■ **GIVEN TEXT**:
Archive for the ‘SysAdmin’ Category

Commonality in Unix Command Errors

Friday, July 10th, 2009

We’ve got a script that parses install logs for each Solaris client looking for errors and then generating a summary report of what happened and what went wrong. It works well, but until recently, it’s been quite limited as it only flagged variations of the words Error and Warning. That was ok originally, but the install scripts got more complicated and it’s now been out grown.

After seeing a few variations on “cannot”, including “can not”, “can’t” and “could not” and “couldn’t” showing up in the logs, I thought it’d be interesting to audit some of the common unix commands we use in the scripts and see what sort of words they use to describe errors. It turned out to be quite a long list.

These are all taken from Solaris 10 10/08 clients. Where relevant I’ve kept them case sensitive.

■ **PROVIDED RECORDS**:
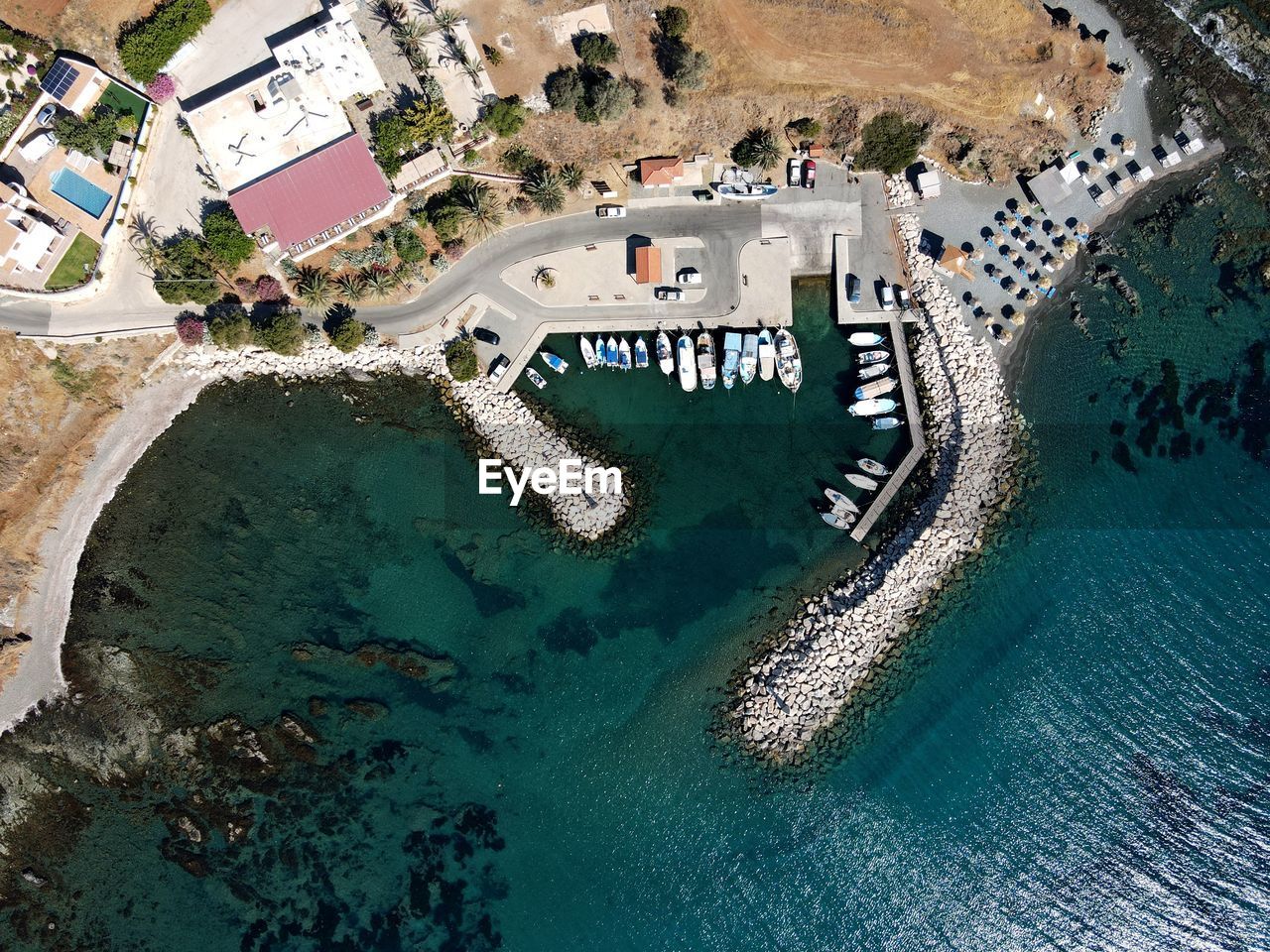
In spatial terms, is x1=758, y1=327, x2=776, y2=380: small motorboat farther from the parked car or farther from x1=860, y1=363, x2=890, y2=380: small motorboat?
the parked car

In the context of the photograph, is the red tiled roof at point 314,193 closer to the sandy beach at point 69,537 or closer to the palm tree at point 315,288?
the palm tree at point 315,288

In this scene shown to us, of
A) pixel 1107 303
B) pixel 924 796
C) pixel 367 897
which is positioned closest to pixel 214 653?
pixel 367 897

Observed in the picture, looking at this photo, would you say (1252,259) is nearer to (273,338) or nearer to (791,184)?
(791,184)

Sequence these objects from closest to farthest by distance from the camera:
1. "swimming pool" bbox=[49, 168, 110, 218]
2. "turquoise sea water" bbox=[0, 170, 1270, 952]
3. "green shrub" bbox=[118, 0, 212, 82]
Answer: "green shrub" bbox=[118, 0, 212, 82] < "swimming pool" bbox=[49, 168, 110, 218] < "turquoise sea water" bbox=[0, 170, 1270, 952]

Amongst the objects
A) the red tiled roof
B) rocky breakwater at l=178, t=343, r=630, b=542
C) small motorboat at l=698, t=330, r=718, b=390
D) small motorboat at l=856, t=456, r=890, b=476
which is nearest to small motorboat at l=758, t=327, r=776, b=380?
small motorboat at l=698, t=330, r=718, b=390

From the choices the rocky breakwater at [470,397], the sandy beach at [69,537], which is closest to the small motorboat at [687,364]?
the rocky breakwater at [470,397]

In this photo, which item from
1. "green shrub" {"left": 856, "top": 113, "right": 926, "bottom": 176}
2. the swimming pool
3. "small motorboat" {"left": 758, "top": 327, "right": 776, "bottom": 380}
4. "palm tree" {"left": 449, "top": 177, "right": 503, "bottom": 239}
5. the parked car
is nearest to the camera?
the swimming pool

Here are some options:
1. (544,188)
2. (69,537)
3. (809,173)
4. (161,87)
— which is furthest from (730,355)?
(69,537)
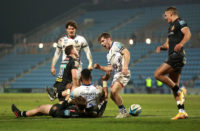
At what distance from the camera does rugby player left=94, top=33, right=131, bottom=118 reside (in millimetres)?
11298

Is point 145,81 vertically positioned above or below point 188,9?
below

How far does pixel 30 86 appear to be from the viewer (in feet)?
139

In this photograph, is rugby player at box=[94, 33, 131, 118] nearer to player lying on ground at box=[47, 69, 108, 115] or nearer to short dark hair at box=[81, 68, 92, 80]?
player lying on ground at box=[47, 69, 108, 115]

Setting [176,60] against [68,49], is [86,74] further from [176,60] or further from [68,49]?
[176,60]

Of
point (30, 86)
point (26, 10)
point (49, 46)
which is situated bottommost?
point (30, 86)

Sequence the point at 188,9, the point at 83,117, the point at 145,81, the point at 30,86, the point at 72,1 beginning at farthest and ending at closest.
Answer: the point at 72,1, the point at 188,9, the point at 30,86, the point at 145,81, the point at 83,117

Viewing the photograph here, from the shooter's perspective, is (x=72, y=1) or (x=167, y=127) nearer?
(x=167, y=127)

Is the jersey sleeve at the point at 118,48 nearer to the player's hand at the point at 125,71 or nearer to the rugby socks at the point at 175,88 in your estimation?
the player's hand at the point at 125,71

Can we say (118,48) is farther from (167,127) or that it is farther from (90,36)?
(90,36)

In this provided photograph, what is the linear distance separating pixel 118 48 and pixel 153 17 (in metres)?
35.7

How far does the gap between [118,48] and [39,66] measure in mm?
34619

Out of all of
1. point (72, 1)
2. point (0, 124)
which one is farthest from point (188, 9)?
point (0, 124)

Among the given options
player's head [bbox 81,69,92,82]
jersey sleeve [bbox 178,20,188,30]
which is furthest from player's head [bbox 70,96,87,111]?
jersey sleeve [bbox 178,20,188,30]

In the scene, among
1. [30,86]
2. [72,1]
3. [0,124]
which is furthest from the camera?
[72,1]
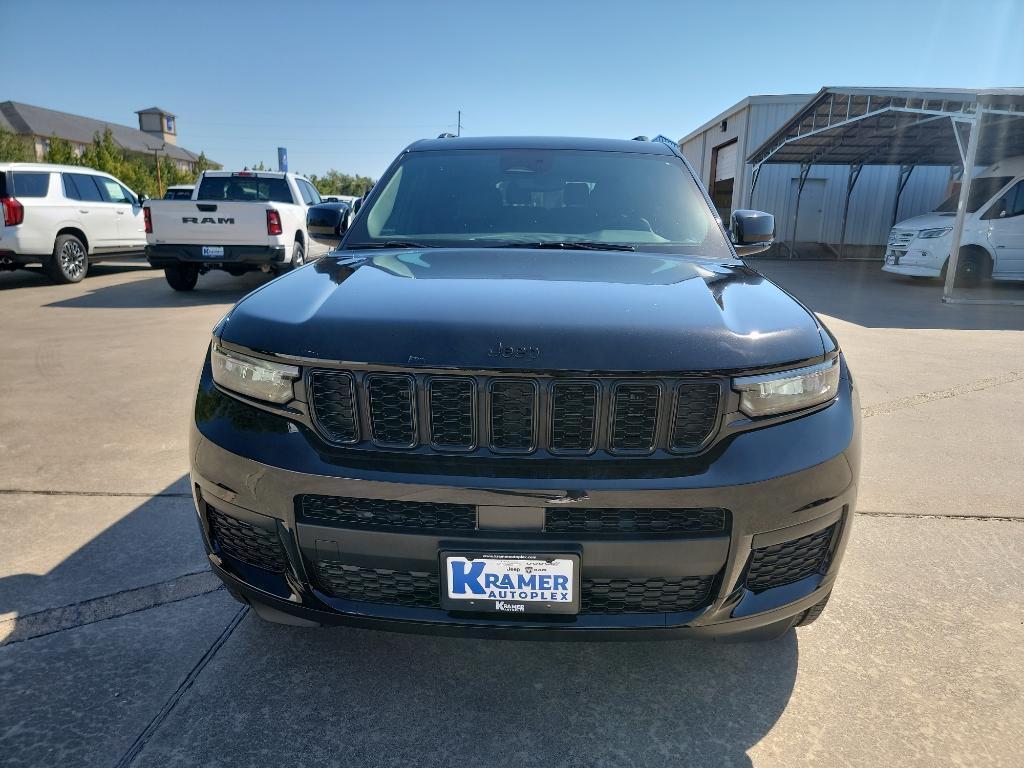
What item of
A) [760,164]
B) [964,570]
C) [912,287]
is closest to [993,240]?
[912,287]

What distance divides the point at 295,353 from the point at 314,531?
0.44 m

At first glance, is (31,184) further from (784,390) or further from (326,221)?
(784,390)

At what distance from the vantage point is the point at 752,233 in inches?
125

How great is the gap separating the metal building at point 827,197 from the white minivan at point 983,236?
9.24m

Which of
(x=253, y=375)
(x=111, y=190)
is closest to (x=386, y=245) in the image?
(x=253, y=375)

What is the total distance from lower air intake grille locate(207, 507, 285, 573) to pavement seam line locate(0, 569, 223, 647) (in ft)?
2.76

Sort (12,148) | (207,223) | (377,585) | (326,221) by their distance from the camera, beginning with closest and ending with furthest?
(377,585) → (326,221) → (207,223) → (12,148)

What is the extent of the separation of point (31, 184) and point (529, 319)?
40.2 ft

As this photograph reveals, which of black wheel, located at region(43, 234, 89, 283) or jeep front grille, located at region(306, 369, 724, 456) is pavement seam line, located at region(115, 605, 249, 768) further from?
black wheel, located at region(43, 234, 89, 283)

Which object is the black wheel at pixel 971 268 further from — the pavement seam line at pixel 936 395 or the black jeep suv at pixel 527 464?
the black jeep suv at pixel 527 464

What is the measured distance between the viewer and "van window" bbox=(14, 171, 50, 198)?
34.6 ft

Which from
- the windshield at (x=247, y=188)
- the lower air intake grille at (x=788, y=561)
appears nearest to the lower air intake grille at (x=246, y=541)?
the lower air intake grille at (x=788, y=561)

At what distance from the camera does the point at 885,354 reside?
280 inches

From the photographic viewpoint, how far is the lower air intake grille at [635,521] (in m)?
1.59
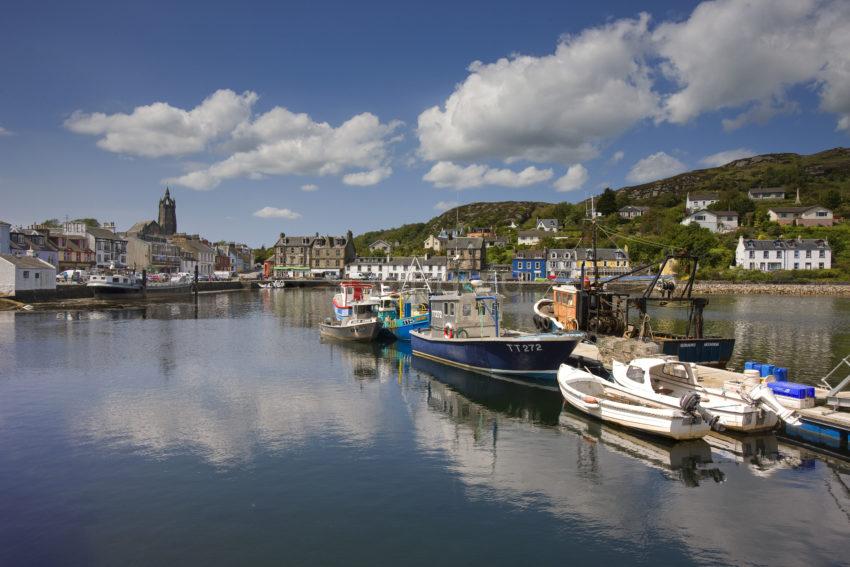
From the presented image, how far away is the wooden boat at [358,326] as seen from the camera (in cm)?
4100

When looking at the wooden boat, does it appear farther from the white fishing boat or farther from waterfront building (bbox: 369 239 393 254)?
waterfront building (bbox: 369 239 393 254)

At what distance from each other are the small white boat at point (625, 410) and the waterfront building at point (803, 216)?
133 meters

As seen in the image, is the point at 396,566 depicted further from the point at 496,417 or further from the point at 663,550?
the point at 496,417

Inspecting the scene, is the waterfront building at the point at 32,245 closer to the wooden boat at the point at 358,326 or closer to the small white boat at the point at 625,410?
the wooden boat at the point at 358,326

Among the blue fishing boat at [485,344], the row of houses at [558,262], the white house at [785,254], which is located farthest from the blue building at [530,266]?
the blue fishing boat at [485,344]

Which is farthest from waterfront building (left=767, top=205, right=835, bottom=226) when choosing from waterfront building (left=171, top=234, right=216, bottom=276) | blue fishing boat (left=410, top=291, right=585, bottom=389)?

■ **PROBLEMS**:
**a.** Answer these questions from the post on Unix command errors, one per line:
(i) Which operating system's clients have their install logs parsed by the script?
(ii) Variations of which two words did the script originally flag?
(iii) Which Solaris release were the audited messages taken from?
**b.** In the post on Unix command errors, rewrite the passage that begins with "After seeing a" and ends after "a long list.", replacing "audit" with "survey".

■ **ANSWER LIST**:
**a.**
(i) Solaris
(ii) Error and Warning
(iii) Solaris 10 10/08

**b.**
After seeing a few variations on “cannot”, including “can not”, “can’t” and “could not” and “couldn’t” showing up in the logs, I thought it’d be interesting to survey some of the common unix commands we use in the scripts and see what sort of words they use to describe errors. It turned out to be quite a long list.